Get a sketchbook with a sturdy cover, but one you don’t mind if it scratches, if you spill your coffee on it or if your dog chews on it.
That said, make sure the paper is something that handles all the media you like to use. My favourite one is a Canson sketchbook with thin paper so it has over a hundred pages, yet it can handle watercolour fairly well and works great with ink. If you only use a pencil or ballpoint pen, then anything will work for you.
The most important thing is that you get a sketchbook that you will use without fear of ruining it.
3. Experiment with various mediums
You don’t just have to use your sketchbook for drawing – you can also write, collage, use mixed-media, record quotes and ideas, anything that inspires or speaks to you.
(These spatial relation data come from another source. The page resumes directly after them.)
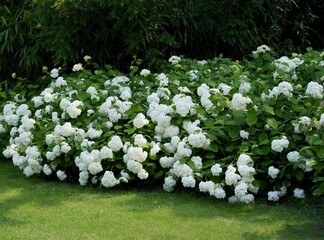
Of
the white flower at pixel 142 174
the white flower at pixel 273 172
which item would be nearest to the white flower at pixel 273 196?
the white flower at pixel 273 172

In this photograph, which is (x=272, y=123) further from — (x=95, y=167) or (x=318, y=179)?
(x=95, y=167)

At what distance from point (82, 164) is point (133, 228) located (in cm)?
113

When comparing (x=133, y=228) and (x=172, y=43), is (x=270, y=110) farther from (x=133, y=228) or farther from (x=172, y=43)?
(x=172, y=43)

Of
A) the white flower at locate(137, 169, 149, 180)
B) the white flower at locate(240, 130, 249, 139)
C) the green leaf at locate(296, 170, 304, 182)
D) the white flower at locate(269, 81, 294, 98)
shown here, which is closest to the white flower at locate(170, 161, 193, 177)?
the white flower at locate(137, 169, 149, 180)

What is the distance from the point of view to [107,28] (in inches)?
287

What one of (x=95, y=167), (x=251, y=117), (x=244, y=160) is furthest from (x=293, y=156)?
(x=95, y=167)

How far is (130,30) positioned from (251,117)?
236 cm

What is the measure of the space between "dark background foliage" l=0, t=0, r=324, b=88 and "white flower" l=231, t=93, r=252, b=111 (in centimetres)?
191

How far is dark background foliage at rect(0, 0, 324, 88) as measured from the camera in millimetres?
6945

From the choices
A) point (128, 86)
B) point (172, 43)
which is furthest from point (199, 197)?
Result: point (172, 43)

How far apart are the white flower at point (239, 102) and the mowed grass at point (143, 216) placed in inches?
29.9

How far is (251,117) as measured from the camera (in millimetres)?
5066

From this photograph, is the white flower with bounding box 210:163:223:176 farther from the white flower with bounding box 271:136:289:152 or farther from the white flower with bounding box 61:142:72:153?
the white flower with bounding box 61:142:72:153

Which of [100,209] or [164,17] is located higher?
[164,17]
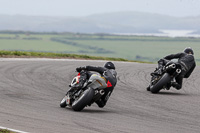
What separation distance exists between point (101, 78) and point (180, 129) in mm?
2477

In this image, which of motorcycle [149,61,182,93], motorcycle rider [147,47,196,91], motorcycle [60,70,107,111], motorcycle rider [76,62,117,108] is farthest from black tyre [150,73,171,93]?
motorcycle [60,70,107,111]

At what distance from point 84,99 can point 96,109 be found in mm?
1060

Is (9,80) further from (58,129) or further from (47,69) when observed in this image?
(58,129)

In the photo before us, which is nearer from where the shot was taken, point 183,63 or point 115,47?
point 183,63

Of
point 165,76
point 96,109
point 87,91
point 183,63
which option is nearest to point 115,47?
point 183,63

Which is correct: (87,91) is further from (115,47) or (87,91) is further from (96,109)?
(115,47)

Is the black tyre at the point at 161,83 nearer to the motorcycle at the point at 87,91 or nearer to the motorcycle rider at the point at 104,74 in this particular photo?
the motorcycle rider at the point at 104,74

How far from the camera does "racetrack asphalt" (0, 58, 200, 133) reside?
9.20 m

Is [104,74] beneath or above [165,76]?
above

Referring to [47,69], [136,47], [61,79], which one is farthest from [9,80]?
[136,47]

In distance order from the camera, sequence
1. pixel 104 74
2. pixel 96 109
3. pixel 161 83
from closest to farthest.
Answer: pixel 104 74, pixel 96 109, pixel 161 83

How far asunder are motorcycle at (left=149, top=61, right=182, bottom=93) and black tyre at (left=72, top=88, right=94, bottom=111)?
5.33m

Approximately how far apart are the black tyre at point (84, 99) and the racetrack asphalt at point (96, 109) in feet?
0.52

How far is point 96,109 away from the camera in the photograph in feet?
39.1
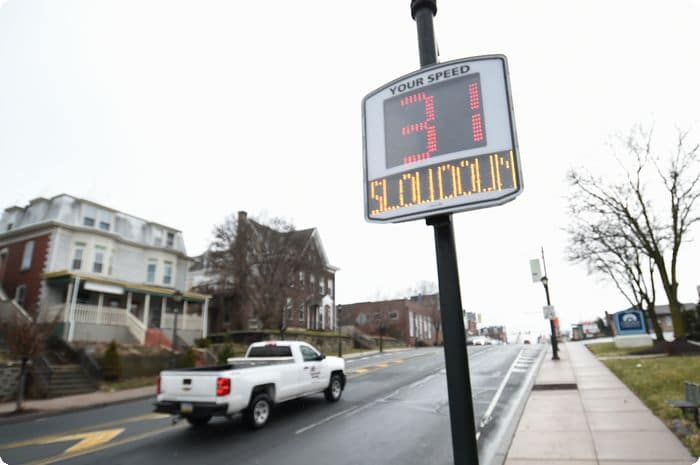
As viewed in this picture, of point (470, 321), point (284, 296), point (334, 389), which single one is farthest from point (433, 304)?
point (334, 389)

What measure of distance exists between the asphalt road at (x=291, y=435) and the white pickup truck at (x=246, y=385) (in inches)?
20.6

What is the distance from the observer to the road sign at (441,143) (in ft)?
10.5

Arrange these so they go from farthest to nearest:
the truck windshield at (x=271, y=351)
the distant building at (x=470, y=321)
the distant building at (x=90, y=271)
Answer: the distant building at (x=470, y=321), the distant building at (x=90, y=271), the truck windshield at (x=271, y=351)

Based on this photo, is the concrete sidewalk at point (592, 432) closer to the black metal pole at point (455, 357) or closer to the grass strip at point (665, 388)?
the grass strip at point (665, 388)

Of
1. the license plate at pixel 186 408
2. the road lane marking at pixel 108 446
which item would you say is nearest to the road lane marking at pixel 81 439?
the road lane marking at pixel 108 446

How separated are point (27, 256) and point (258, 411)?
1020 inches

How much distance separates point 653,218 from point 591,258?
4.40 metres

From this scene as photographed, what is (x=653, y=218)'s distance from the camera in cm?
2506

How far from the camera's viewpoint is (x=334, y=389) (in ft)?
41.2

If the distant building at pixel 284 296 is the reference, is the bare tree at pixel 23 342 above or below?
below

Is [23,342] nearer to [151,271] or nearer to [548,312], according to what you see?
[151,271]

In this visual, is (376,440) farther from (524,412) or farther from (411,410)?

Here are some ideas of what you can do:
- Glue notes, mementoes, travel tickets into it.
- Glue fabric samples, wallpaper off cuts, lace into it.
- Collage magazine cutouts and draw over them with markers
- Press flowers in it
- Use a scalpel to make a paper cut sculpture from one of the pages
- Create a pop-up page
Whatever you feel is the best way to note your idea, solve a problem or just plain have fun, do it. Sometimes a sketch will do, sometimes you will need a mixed media approach.
For some inspiration search for visual journals online on platforms such as Pinterest.
At the back of my journal I always paste an envelope. Inside this sleeve, I chuck cut outs that I would like to use later or simply just keep.
4. Add colour
Use colour, don’t just stick to black and white. Vary your approach to your sketchbook. This will help to open up new avenues of discovery. Try different colour combination.
5. Fill up one page with many small drawings.
One page does not need to equal one sketch. Make lots of mini sketches on one page. Or cover a double page spread with one large image.
6. Randomly mark out pages ahead
Randomly mark up your pages ahead of time, so that you’re not facing completely blank white pages. Paint layers of colour on them, draw lines on them, punch holes in them with a hole puncher, anything to make them less precious and enable you to be free with what you draw and create.
Google a few sketchbook 30-day challenges so that you always have a topic to draw.
7. Date your sketches
Regardless if you are the sentimental type or not, date your sketches. It is a great way to keep a record of your progress as an artist as well as a visual diary.
Other Random things to try in your sketchbook
- Draw with your opposite hand.
- Doodle with your eyes closed
- Allow your hand to ‘draw by itself’ (Automatic Drawing)
- Contour Drawing
- Blind Contour Drawing
- Draw people sitting in coffee shops.